HSAM grafts (Affinity™, Organogenesis, Canton, MA, USA) were utilized. Grafts were individually secured with CellCrowns™ (Scaffdex, Tampere, Finland) with the stromal side facing up in a 12-well plate (Corning, Corning, NY, USA). A total of 50,000 cells per well in 50 μL of GM were seeded onto the stromal side and allowed to attach for a minimum of 3 h at 37 °C at 5% CO2. Following attachment, 2 mL of GM was added, and plates were incubated until assessment at days 1, 3, 7, 10, and 14. Media was changed every 2–3 days on all grafts.
4.6.2. Quantitation of Proliferation
Grafts at assessed timepoints were fixed in 4% paraformaldehyde, permeabilized with 0.01% Triton X-100 for 20 min at room temperature, and blocked in 5% goat serum for 1 h at 37 °C. Grafts were incubated with TGF-β1 primary antibody (1:100; Thermo Fisher, Waltham, MA, USA) at 37 °C then incubated with Alexa Fluor 488-conjugated secondary antibody (1:500; Themo Fisher, Waltham, MA, USA) at 37 °C. DAPI (4′,6-diamidino-2-phenylinodole) was used to stain nuclei, while Rhodamine Phalloidin (1:100; Thermo Fisher, Waltham, MA, USA) was used to stain filamentous actin (f-actin). Representative images were captured at a magnification of 40× using a fluorescence confocal microscope (Nikon A1R, Nikon, Melville, NY, USA).

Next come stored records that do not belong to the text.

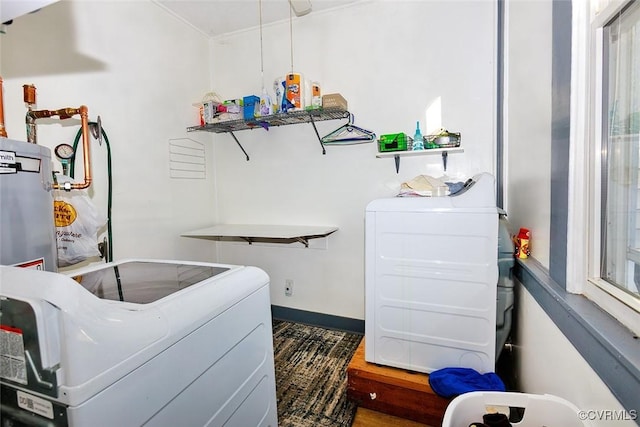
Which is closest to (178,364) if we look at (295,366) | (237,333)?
(237,333)

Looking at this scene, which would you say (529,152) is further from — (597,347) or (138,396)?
(138,396)

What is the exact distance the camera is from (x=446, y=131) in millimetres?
2119

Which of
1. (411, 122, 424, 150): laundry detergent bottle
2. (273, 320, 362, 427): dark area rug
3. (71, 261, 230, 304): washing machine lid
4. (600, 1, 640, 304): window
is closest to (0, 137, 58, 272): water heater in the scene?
(71, 261, 230, 304): washing machine lid

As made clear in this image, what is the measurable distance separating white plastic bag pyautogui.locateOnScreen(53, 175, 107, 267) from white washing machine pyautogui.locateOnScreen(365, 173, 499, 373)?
1426mm

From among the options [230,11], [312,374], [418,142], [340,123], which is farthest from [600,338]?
[230,11]

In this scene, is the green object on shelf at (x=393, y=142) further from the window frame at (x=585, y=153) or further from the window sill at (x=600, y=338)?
the window sill at (x=600, y=338)

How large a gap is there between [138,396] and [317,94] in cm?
213

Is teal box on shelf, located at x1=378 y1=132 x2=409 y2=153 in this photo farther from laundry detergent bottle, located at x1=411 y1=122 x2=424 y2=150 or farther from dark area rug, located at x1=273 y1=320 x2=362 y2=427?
dark area rug, located at x1=273 y1=320 x2=362 y2=427

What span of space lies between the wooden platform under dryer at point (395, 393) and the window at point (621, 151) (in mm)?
1018

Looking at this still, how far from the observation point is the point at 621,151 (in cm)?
92

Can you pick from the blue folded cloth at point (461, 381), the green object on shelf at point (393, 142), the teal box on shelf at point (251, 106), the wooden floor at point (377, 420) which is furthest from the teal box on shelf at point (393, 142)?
the wooden floor at point (377, 420)

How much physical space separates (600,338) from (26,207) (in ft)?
5.48

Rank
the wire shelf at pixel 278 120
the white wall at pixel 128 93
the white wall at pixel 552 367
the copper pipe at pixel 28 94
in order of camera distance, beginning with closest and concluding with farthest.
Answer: the white wall at pixel 552 367
the copper pipe at pixel 28 94
the white wall at pixel 128 93
the wire shelf at pixel 278 120

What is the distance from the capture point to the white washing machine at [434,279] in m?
1.51
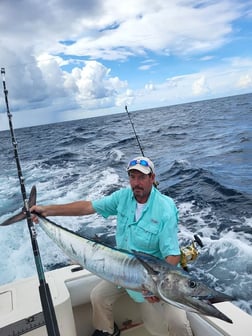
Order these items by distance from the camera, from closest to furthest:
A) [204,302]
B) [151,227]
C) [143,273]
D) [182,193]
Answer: [204,302]
[143,273]
[151,227]
[182,193]

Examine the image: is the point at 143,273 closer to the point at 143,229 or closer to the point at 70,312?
the point at 143,229

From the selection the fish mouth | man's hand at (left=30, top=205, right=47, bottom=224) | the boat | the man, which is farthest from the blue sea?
the fish mouth

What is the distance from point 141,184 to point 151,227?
286 millimetres

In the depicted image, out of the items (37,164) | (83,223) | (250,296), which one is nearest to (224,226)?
(250,296)

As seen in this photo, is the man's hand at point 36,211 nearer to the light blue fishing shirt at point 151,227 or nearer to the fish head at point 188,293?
the light blue fishing shirt at point 151,227

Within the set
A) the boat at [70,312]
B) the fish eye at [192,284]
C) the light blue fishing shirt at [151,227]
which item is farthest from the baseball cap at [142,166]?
the boat at [70,312]

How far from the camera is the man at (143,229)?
2.21 meters

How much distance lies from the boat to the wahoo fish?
1.52 ft

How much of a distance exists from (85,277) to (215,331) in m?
1.09

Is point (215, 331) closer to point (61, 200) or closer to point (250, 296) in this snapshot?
point (250, 296)

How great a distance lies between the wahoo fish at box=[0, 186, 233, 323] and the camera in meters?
1.67

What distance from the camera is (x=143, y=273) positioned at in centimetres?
184

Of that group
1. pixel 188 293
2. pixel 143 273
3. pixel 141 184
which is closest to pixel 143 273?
pixel 143 273

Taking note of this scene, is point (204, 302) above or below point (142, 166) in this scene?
below
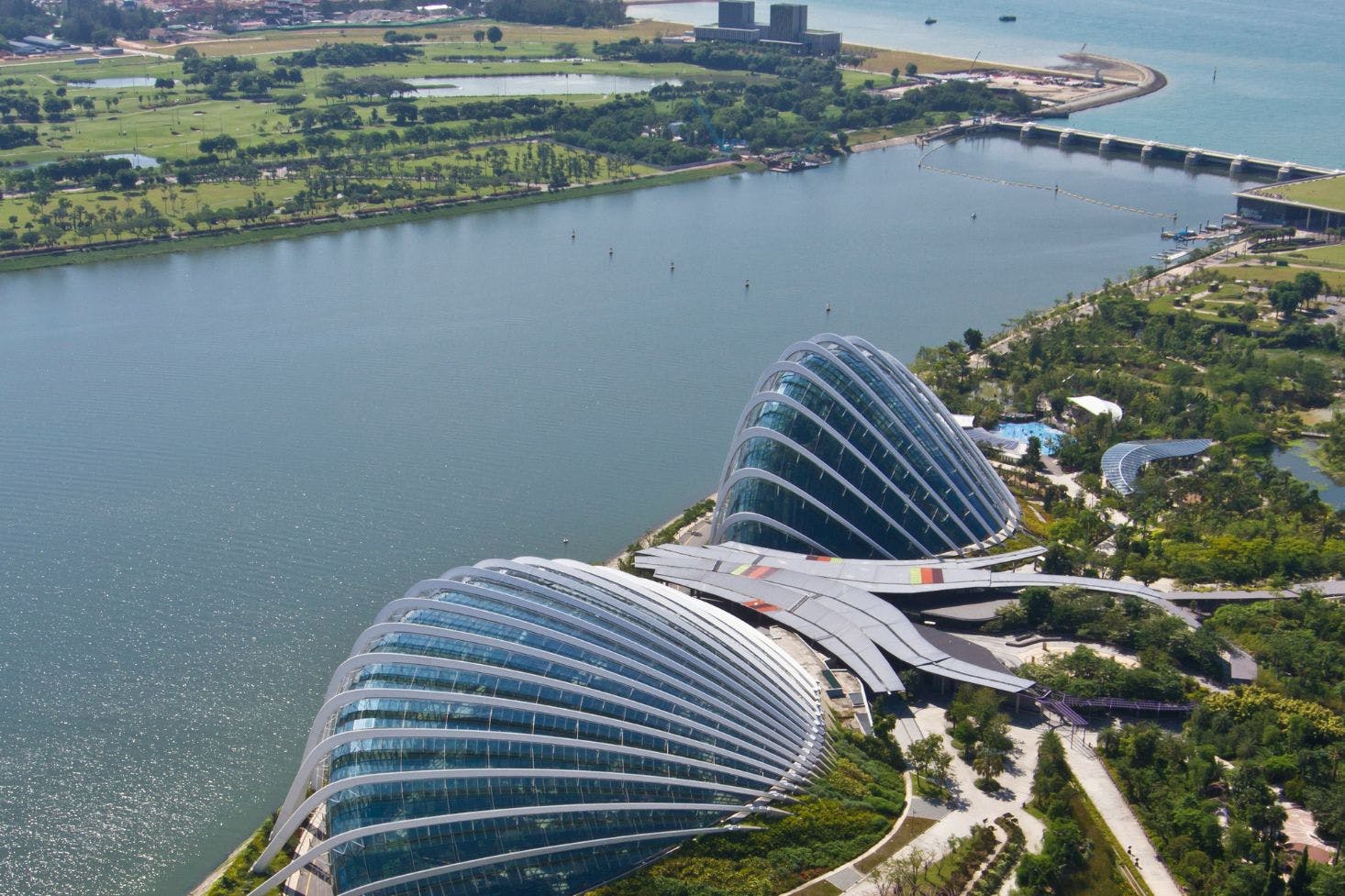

Proliferation was also visualized using SEM. HSAM grafts were fixed in 4% paraformaldehyde prior to immersion in 8% paraformaldehyde at 4 °C for two days. Images of non-seeded and fibroblast seeded HSAM at 14 days were taken at a magnification of 100× and 500× using the methods described above.
4.7. Statistical Analyses
Statistical analyses were performed with GraphPad Prism v10.3 (GraphPad Software, Boston, MA, USA). A one-way analysis of variance (ANOVA) with Tukey’s post hoc test was performed to determine statistical differences in tissue thickness. A nested t-test was used to evaluate differences in displacement and maximum force. A two-way ANOVA with Šidák’s post hoc test was performed to determine differences in in vitro SWF studies, while a one-phase decay fit was conducted and the Y0 was constrained to 100 in analyzing the rate of in vitro degradation. A two-way ANOVA with Šidák’s post hoc test was used to evaluate differences between time points for fibroblast attachment experiments. Outliers were removed using the ROUT method. Average ± standard deviation is reported for all graphs. Electronic laboratory notebooks were used.